Erst als es klingelt, erinnert er sich ein Auto gehört zu haben. Beim Aufstehen merkt er, dass Cognac und Bier ihm stärker zugesetzt haben, als ihm bewusst war. Er ist angetrunken, und je nachdem, was Kerstin Werner von ihm will, trifft sich das vielleicht ganz gut.
«Dritter Stock«, sagt er in die Gegensprechanlage. Im Flurspiegel steht ihm ein Mann gegenüber, der sich nicht in die Karten gucken lässt. Eine unbestimmte Bereitschaft ist alles, was sein Gesichtsausdruck verrät, und eine Frau müsste selbst entscheiden, ob sie sich davon alarmieren oder beruhigen lassen will. Ein pragmatisches Zähnefletschen — keine Essensreste. Er öffnet die Tür.

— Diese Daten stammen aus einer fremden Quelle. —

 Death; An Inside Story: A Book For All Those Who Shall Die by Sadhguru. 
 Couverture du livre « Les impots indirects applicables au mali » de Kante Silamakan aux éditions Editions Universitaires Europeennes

Die Schritte verharren kurz im zweiten Stock, aber im Vorbeugen erkennt er sie an der Hand auf dem Treppengeländer; oder erkennt sie nicht, aber verliert den letzten Rest Ungewissheit. Dann tritt er wieder zurück und sucht innerlich nach dem richtigen Ton für seinen Einsatz. Guten Abend, lautet die erste Zeile. Kein Grund für Extravaganzen hier.
Von unten rechts kommt sie ins Bild, und eigentlich wollte er den Moment bemerken, in dem sie bemerkt, bemerkt zu werden, aber ihr Aufzug bringt alles durcheinander: Im schwarzen ärmellosen Kleid kommt sie um die letzte Windung der Treppe. Ihr Blick streift die Wand entlang, bis sie ihm direkt entgegensteigt, dann erst richten ihre Augen sich nach oben. Es ist Kerstin Werner und doch nicht die Frau, die er erwartet hat. Nicht die jedenfalls, die er aus dem Bohème hat flüchten sehen. Keine Verantwortung für ihr Unglück lädt der Blick ihm auf, mit dem sie ihr» Guten Abend «untermalt.

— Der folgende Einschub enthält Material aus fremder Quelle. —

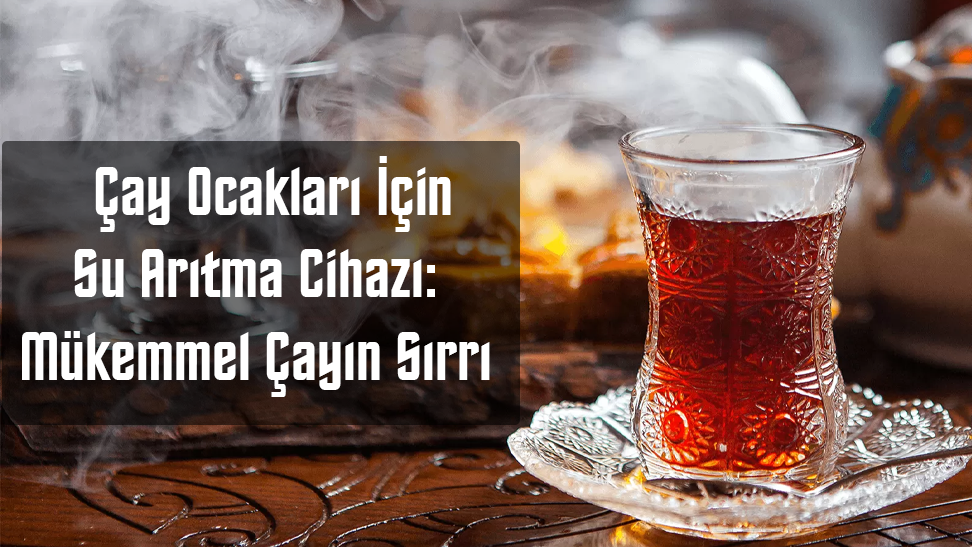 Çay Ocakları İçin Su Arıtma Cihazı: Mükemmel Çayın Sırrı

Er sagt nur» Ja«, als hätte sie ihm eine Frage gestellt.
Das Kleid betont ihre schlanke Gestalt und lässt gleichzeitig ihre Hüften erkennen, aber ihr Gesicht ist ungeschminkt, und ihre Haare hat sie nicht erst vor sehr kurzer Zeit gewaschen. Ein teurer Duft weht ihm entgegen, aber geschwitzt hat sie auch. Die Handtasche hält sie sich mit zwei Händen vor den Unterleib wie eine Kirchgängerin das Gesangbuch. Und in seinem Hinterkopf fehlen plötzlich ein paar Puzzleteile.
«Muss ich mich an Ihnen vorbeikämpfen, oder werden Sie mich reinlassen?«, fragt sie.
«Bitte. «Er tritt zurück in den Flur.